Si hubiese tenido pañales y leche suficientes para hacer el viaje de regreso a Estados Unidos, seguramente se habría planteado la posibilidad de volver a subirse al avión y volver a casa.
Mia se echó a llorar y Pedro enarcó una ceja.
–Esta es Mia, mi hija.
Al oír su nombre, la pequeña levantó la cabeza del hombro de Paula y miró a Pedro con unos enormes ojos azules llenos de curiosidad, y el cabello rubio pegado a las mejillas por culpa de las lágrimas. Normalmente tenía cierto miedo a los desconocidos, por lo que Paula se preparó para los gritos, pero en lugar de estallar de nuevo, le dedicó a Pedro una enorme sonrisa que dejó ver sus dos únicos dientes y con la que podría haberle derretido el corazón hasta al más impasible. Quizá como se parecía tanto a Gabriel, al que Mia adoraba, la niña confiaba en él de manera instintiva.
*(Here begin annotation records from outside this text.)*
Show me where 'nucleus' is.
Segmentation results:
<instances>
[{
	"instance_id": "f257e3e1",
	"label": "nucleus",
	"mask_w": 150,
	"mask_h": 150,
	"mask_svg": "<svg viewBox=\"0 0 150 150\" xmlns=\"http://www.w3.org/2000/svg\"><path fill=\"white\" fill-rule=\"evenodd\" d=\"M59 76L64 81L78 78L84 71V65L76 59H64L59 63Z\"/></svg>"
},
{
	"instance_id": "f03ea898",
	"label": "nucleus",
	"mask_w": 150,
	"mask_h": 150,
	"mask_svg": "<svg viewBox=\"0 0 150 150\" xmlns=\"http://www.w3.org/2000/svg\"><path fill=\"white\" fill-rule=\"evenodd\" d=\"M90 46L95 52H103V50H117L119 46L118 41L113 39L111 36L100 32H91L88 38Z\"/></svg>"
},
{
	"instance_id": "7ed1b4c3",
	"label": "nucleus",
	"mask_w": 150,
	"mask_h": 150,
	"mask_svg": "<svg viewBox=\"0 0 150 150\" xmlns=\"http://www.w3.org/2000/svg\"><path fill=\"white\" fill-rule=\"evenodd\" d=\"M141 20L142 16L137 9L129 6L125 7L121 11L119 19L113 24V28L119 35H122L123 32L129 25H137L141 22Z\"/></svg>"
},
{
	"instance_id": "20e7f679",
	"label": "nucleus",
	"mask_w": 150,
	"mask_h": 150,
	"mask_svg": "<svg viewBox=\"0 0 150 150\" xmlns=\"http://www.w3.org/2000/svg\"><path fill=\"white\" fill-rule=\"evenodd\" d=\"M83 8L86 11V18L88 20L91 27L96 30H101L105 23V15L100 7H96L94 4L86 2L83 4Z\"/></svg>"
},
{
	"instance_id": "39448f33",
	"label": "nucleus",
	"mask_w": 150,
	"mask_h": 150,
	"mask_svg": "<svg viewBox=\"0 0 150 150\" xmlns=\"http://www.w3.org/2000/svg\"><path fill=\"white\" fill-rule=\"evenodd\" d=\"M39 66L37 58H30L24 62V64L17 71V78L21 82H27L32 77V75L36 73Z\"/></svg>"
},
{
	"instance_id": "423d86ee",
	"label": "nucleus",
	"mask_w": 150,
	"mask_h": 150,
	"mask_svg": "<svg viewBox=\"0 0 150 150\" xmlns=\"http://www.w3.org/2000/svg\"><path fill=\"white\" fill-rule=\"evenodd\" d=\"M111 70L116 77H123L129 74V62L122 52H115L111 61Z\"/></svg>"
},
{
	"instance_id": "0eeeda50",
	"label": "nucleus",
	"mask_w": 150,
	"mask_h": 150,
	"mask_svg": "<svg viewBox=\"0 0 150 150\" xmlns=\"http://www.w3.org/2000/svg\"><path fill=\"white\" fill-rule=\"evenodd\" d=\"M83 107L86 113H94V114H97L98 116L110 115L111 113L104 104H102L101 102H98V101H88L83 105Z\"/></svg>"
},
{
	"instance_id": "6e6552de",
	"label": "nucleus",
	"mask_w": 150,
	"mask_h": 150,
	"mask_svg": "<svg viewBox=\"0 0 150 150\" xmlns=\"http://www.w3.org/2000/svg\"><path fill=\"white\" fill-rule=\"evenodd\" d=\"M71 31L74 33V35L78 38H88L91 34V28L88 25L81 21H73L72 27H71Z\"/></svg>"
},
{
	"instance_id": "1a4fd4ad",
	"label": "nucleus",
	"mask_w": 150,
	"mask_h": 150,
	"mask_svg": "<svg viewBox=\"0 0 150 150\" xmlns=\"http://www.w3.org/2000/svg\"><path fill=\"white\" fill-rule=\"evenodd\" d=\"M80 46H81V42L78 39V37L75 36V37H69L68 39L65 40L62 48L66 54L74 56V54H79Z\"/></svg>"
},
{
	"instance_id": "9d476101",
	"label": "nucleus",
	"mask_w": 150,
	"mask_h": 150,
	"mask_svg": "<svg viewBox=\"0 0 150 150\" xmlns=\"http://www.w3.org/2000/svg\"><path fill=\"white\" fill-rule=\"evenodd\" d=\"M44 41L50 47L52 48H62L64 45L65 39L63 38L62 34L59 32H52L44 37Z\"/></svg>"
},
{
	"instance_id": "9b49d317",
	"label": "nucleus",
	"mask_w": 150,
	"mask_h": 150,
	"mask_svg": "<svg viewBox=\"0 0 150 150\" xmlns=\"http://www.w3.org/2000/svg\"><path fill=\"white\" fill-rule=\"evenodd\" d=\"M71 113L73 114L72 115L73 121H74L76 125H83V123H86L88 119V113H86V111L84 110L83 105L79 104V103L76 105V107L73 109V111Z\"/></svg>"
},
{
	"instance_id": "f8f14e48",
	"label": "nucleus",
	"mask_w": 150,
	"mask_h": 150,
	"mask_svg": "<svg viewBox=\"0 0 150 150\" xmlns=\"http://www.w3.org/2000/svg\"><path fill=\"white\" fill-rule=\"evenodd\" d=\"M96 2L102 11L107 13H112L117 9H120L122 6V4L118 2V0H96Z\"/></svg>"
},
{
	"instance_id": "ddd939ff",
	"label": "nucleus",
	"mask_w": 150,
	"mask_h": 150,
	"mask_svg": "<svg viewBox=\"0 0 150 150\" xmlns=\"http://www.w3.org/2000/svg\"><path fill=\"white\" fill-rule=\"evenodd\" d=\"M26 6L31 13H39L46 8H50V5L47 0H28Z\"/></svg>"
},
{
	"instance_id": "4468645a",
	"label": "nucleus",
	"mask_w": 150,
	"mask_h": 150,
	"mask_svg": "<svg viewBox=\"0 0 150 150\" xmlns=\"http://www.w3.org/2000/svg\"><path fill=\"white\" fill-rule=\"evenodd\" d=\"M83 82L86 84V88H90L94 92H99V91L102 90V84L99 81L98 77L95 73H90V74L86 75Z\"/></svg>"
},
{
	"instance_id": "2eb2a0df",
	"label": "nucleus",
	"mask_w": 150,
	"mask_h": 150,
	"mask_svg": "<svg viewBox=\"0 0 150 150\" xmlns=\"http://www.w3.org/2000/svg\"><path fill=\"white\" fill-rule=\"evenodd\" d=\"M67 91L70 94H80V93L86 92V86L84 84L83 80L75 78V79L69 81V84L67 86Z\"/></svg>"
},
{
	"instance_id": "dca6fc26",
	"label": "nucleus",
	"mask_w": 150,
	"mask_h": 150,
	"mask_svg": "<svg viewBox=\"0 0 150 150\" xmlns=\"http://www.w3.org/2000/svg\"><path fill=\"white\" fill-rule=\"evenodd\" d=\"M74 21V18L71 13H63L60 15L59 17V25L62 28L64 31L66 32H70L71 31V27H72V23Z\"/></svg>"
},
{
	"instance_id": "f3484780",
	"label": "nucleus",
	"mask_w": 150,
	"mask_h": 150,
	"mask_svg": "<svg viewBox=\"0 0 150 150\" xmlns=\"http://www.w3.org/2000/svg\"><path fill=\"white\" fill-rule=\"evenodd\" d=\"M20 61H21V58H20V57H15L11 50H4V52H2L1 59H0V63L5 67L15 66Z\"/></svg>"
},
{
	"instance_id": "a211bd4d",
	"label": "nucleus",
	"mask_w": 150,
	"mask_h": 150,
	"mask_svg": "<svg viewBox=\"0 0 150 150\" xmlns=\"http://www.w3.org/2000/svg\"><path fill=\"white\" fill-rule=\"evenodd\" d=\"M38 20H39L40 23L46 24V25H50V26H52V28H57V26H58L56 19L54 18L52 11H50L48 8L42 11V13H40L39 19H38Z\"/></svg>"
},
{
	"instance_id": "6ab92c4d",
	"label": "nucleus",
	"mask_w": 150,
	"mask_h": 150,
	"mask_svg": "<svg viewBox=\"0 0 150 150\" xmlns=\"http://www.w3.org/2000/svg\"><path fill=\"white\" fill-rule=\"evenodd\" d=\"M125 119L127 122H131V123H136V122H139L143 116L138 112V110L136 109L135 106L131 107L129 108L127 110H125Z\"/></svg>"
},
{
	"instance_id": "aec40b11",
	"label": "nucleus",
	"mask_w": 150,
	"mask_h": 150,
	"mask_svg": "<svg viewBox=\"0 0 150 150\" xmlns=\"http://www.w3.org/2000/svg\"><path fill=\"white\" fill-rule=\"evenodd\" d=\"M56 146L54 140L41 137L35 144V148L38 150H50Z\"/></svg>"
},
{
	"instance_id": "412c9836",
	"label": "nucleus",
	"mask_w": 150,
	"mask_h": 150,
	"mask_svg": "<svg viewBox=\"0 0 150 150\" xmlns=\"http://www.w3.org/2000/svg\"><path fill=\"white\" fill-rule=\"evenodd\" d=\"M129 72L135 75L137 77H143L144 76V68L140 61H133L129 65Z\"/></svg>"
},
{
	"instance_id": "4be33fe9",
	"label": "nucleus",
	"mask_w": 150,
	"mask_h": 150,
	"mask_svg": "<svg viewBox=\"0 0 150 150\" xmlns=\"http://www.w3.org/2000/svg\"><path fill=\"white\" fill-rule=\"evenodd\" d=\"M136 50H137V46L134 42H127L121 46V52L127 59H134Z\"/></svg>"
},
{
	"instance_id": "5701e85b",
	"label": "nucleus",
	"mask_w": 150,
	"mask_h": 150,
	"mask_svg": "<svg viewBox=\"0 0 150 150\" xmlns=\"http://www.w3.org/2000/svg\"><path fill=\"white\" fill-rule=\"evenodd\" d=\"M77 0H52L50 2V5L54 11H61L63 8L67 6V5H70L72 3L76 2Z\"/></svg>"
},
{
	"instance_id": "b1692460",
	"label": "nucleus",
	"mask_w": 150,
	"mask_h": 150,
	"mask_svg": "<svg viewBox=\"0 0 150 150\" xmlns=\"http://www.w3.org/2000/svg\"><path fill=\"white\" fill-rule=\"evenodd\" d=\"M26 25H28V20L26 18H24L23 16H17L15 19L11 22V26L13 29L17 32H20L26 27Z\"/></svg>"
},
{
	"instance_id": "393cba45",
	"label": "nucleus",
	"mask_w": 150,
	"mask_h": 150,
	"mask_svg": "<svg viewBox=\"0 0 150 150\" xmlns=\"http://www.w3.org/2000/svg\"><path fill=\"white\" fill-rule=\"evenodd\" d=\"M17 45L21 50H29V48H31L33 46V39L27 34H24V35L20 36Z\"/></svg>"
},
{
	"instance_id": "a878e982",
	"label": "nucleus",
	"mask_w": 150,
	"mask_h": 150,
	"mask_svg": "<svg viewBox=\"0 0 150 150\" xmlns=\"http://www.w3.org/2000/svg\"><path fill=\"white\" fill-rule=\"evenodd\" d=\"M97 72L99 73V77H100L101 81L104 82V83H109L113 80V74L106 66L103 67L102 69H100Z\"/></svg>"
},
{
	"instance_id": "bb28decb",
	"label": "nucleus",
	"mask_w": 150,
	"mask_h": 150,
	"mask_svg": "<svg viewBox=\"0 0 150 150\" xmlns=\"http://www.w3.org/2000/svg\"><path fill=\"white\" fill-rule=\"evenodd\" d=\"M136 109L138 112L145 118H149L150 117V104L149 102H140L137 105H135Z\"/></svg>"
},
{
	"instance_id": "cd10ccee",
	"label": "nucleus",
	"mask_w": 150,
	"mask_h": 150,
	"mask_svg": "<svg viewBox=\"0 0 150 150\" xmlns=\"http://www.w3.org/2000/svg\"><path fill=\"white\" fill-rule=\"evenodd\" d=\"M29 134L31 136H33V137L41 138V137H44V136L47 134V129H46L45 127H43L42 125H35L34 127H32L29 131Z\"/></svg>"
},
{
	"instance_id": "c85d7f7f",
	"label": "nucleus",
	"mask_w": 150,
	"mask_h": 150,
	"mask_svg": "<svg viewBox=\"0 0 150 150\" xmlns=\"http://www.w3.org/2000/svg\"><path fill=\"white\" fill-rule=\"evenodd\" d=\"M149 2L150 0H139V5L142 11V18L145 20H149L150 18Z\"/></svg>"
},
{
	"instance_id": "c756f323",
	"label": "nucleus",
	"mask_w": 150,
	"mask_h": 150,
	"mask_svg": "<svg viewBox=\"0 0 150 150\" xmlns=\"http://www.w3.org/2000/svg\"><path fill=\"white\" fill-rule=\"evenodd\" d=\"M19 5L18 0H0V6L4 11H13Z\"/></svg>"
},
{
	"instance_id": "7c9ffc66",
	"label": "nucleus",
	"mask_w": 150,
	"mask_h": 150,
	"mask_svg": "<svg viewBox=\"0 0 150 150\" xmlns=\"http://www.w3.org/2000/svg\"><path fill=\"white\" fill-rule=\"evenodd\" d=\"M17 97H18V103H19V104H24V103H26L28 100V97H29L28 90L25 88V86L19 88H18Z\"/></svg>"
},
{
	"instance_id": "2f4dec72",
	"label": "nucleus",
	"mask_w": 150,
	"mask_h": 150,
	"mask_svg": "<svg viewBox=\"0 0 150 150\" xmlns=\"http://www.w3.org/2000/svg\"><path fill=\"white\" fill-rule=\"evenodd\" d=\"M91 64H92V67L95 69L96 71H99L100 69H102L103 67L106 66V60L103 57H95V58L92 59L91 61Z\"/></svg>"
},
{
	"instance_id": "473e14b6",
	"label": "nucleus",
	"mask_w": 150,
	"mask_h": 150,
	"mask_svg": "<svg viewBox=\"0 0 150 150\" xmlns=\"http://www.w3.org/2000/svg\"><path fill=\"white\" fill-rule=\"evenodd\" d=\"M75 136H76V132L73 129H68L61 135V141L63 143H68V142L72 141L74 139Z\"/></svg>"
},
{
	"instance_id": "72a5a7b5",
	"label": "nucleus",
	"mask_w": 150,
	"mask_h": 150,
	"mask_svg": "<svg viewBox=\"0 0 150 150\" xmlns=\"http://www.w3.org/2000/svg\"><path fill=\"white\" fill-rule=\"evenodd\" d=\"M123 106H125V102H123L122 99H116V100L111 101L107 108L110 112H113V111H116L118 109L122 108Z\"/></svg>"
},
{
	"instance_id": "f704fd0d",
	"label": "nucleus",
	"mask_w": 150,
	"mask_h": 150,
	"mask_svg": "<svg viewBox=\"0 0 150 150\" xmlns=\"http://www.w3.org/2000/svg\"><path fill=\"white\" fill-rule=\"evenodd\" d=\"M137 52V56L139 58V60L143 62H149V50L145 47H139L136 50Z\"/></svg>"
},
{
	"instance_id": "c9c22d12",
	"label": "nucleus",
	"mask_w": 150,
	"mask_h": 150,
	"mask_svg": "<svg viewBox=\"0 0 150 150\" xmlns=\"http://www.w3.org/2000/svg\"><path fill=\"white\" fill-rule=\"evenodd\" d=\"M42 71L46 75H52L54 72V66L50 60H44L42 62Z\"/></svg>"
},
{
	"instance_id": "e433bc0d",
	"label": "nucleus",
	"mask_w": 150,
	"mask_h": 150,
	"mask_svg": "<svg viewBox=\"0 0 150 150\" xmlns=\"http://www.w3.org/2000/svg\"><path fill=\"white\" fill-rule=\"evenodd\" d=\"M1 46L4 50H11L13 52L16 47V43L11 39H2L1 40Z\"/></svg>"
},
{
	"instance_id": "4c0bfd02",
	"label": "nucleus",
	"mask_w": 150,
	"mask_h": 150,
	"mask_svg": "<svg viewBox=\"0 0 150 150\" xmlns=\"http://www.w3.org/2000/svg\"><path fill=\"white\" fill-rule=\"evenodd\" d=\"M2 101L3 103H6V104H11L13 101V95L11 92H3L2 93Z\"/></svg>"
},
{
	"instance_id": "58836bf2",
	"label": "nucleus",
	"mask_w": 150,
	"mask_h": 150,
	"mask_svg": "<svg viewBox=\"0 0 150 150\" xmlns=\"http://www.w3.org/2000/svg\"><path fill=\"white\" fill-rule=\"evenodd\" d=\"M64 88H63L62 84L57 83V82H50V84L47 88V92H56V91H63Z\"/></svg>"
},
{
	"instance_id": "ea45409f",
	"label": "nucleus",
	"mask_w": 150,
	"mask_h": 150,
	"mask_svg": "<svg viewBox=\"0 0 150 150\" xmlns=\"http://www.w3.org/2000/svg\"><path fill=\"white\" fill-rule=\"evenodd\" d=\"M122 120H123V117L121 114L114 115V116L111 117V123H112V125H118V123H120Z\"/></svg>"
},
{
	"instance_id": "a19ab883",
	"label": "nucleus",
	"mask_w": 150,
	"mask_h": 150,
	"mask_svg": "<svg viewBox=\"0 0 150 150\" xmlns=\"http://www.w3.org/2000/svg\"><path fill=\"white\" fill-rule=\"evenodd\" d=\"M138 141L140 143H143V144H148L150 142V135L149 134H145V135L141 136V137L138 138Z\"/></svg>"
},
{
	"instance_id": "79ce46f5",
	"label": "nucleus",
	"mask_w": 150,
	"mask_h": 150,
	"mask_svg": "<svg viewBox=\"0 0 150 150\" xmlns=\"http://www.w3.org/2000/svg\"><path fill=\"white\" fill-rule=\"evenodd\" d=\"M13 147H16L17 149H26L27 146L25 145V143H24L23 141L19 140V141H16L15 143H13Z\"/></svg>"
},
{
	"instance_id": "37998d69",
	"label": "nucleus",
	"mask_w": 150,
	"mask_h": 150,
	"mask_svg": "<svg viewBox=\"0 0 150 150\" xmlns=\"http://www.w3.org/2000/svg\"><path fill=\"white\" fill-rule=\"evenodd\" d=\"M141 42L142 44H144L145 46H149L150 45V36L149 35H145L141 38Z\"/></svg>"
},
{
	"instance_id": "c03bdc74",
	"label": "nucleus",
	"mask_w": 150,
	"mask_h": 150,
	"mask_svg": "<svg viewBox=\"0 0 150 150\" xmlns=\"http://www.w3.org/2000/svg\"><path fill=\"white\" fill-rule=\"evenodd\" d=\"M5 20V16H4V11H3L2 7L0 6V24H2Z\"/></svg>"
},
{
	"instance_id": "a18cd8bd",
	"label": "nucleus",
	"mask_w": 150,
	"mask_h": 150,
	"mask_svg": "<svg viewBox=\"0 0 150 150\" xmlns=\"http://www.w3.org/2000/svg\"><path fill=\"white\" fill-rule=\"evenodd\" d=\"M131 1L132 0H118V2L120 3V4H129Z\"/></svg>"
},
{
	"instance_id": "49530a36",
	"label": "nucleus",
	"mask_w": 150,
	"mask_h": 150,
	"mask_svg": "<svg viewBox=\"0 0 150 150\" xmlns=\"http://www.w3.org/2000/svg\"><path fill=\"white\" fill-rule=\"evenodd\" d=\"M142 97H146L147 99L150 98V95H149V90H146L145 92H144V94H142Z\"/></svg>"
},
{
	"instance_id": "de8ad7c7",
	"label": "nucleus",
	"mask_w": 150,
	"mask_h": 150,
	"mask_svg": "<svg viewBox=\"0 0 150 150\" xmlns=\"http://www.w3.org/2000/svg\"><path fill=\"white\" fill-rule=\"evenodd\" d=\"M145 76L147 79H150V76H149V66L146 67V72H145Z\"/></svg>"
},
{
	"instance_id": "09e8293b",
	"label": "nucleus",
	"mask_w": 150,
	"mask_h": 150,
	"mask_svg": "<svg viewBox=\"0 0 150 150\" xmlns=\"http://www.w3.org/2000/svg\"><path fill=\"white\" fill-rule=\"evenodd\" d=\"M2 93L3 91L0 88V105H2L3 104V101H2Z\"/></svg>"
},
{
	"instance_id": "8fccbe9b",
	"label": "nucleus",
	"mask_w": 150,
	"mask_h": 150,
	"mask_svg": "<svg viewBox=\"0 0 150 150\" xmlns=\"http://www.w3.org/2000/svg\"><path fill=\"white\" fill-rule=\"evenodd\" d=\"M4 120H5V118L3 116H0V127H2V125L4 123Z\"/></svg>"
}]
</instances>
Como si fuera algo contagioso, Pedro no pudo resistirse a dedicarle una sonrisa. Paula sintió ese placentero vértigo que notaba una mujer cuando se sentía atraída por alguien. Algo que, lógicamente, la horrorizó e hizo que se sintiera culpable. ¿Qué clase de depravada se sentía atraída por su futuro hijo político?
Debía de estar más cansada de lo que pensaba porque estaba claro que no pensaba con claridad.
Al volver a mirarla a ella, Pedro dejó de sonreír.
–¿Vamos?
Paula asintió al tiempo que se aseguraba a sí misma que todo iba a ir bien, pero al entrar a la limusina, no pudo evitar preguntarse si no se estaría metiendo en algo que quizá no pudiera controlar.